On 23 June 2026, the European Centre for Freedom and Independence (EUCFI), together with the Public Employment Service Vienna (AMS Wien), welcomed displaced Ukrainian professionals to an information session dedicated to one of the most pressing questions facing our community: how to build a career in Austria.

Held at the AMS regional office on Ungargasse and led by AMS expert Milica Tomic-Schwingenschlögl, the session gave participants a clear, practical overview of how Austria's employment service works — from registering as a job seeker and accessing training and qualification programmes, to gaining local work experience, preparing a competitive application, and tapping into the many specialised support services available across the city. Rather than dwelling on procedure, the message was one of orientation and encouragement: the pathways into the Austrian labour market exist, and with the right guidance they can be navigated.

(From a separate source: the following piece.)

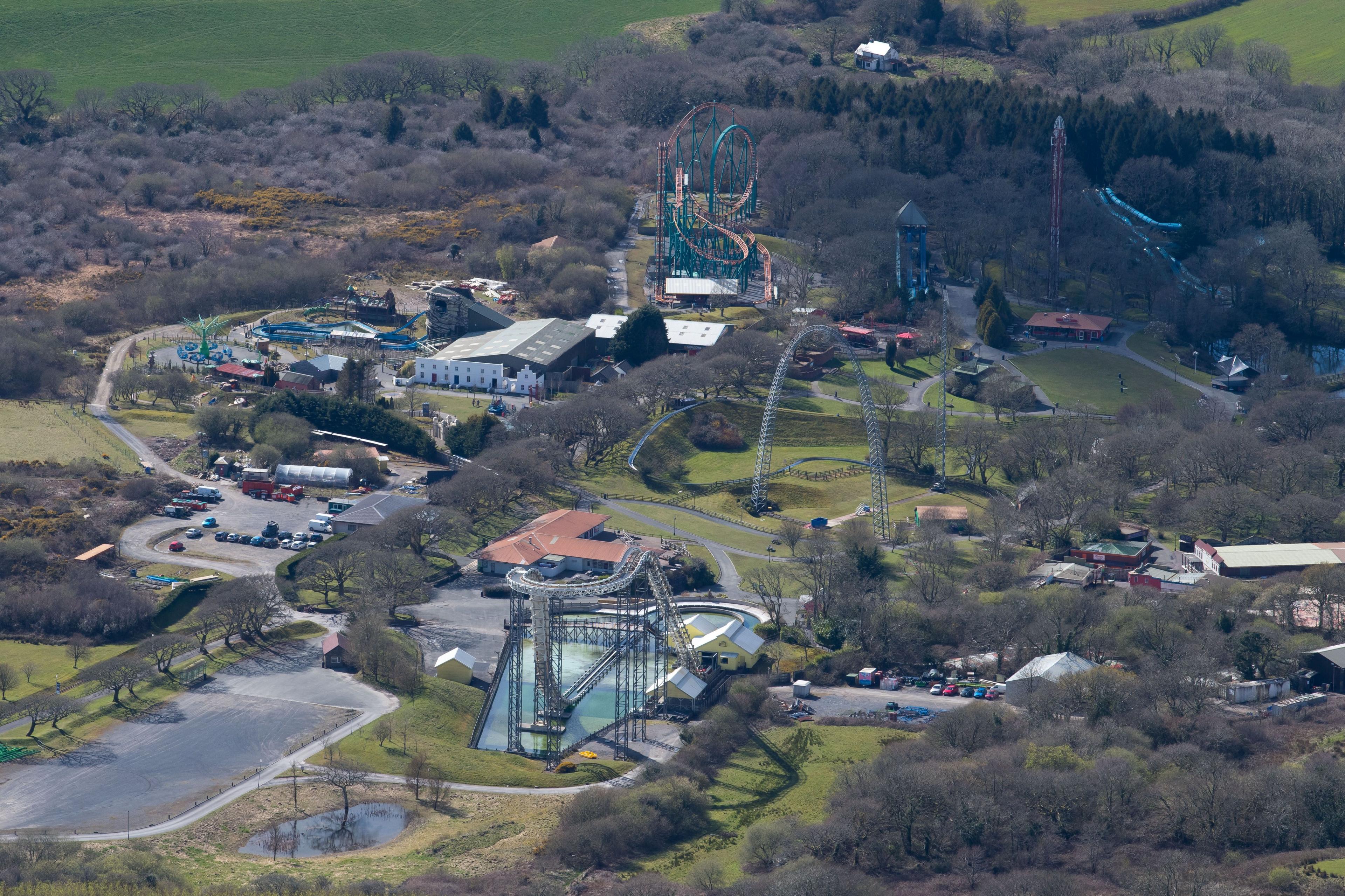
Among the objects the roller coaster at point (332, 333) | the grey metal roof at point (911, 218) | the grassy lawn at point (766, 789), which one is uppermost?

Why this matters for Vienna's Ukrainian community

Vienna is home to the largest community of displaced Ukrainians in Austria. According to the Austrian Integration Fund (ÖIF), around 88,000 Ukrainian nationals were living in Austria at the start of 2025 — a six-fold increase compared with the period before the full-scale war — and close to 45 percent of them, almost 40,000 people, have made Vienna their home.

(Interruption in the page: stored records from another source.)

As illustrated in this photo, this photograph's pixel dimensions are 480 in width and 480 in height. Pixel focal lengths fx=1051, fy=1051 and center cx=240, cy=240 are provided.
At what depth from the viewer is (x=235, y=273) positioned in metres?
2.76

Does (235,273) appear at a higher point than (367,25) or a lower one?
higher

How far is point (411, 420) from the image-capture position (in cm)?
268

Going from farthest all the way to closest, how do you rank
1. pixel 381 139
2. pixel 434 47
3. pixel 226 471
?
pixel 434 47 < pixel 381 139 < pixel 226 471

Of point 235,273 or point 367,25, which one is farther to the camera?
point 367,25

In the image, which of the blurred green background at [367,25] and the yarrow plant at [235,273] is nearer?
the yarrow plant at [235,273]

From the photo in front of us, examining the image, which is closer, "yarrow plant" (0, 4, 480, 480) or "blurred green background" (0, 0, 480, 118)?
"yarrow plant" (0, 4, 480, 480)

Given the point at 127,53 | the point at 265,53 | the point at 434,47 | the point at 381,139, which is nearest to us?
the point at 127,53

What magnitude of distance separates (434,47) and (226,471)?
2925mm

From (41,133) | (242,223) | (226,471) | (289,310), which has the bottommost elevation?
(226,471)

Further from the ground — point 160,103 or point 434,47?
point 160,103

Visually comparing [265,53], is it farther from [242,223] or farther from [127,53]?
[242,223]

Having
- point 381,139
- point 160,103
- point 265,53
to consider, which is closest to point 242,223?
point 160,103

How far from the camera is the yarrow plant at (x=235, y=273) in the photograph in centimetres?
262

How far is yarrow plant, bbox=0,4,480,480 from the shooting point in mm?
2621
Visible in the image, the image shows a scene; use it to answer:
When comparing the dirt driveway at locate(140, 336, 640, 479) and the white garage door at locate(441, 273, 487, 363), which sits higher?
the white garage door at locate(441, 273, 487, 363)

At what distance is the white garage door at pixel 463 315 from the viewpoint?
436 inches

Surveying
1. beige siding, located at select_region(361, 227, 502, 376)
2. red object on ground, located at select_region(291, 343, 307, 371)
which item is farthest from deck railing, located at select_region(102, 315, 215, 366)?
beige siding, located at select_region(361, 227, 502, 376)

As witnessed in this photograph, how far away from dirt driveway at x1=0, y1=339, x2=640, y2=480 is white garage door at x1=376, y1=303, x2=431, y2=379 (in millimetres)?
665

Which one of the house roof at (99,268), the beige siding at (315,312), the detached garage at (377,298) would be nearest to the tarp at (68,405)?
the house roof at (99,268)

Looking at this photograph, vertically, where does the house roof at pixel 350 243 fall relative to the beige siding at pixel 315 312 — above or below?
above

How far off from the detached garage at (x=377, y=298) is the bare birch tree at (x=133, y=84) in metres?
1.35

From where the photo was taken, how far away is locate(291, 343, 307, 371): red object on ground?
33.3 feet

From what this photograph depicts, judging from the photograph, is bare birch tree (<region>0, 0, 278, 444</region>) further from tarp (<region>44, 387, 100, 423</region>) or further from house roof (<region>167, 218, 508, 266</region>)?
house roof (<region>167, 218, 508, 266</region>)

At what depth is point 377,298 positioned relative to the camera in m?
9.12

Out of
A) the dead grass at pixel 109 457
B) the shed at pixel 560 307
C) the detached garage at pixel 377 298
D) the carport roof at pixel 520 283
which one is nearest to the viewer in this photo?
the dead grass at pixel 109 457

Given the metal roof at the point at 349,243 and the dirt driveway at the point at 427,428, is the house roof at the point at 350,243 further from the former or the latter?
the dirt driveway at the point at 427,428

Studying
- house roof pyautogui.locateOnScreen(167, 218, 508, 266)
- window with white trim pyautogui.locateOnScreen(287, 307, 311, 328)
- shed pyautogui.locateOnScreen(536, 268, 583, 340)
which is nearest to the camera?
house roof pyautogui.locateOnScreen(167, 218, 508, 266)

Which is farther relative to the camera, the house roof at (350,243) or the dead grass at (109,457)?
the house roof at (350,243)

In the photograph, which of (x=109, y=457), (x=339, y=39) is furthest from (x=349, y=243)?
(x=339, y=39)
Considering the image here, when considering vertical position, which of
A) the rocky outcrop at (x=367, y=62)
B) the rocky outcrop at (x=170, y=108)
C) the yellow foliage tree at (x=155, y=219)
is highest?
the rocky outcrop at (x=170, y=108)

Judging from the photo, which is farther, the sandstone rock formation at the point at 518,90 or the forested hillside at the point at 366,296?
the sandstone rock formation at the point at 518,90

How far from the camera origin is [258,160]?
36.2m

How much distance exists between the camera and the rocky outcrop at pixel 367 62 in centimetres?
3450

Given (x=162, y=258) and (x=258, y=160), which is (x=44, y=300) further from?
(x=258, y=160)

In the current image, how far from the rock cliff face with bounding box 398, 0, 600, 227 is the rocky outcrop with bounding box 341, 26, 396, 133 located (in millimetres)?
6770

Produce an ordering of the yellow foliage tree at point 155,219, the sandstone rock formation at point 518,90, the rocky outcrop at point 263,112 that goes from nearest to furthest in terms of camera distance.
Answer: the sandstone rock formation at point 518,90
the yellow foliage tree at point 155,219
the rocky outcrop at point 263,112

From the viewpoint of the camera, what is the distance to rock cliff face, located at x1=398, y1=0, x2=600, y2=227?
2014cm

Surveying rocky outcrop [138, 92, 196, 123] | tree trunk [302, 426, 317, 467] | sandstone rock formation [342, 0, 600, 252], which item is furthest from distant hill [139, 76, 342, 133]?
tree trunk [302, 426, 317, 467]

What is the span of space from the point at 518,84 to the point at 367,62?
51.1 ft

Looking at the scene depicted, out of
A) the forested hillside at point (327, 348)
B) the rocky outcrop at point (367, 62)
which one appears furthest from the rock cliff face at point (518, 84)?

This is a community defined by remarkable human capital. ÖIF data show that roughly three in four displaced Ukrainians hold a higher-education degree, and the overwhelming majority want to have their qualifications recognised and put to use. Yet that potential is far from fully realised. At the end of 2024, unemployment among Ukrainians in Austria stood at 16.9 percent — more than double the national average of 7.0 percent — and it was higher still among Ukrainian women, at 17.6 percent.

The gap between qualification and employment is not unique to Austria. Across Europe, recent UNHCR research found that while well over half of working-age Ukrainian refugees are now in work, nearly 60 percent of those employed are in roles below their skill level. Closing that gap — turning protection into meaningful profession — is precisely the work EUCFI exists to do.

EUCFI's commitment

For EUCFI, sessions like this one are part of a broader mission: to support the professional integration of displaced Ukrainians and to help bridge human capital between Ukraine and the European Union. Information is the first step. Understanding how the system works, what support is available, and where to turn for help transforms uncertainty into action.

We are grateful to AMS Wien and to Milica Tomic-Schwingenschlögl for a generous and informative session, and to everyone who joined us. This is one in an ongoing series of initiatives through which EUCFI accompanies Ukrainian professionals — and especially Ukrainian women — on the path from arrival to full participation in Austrian working life.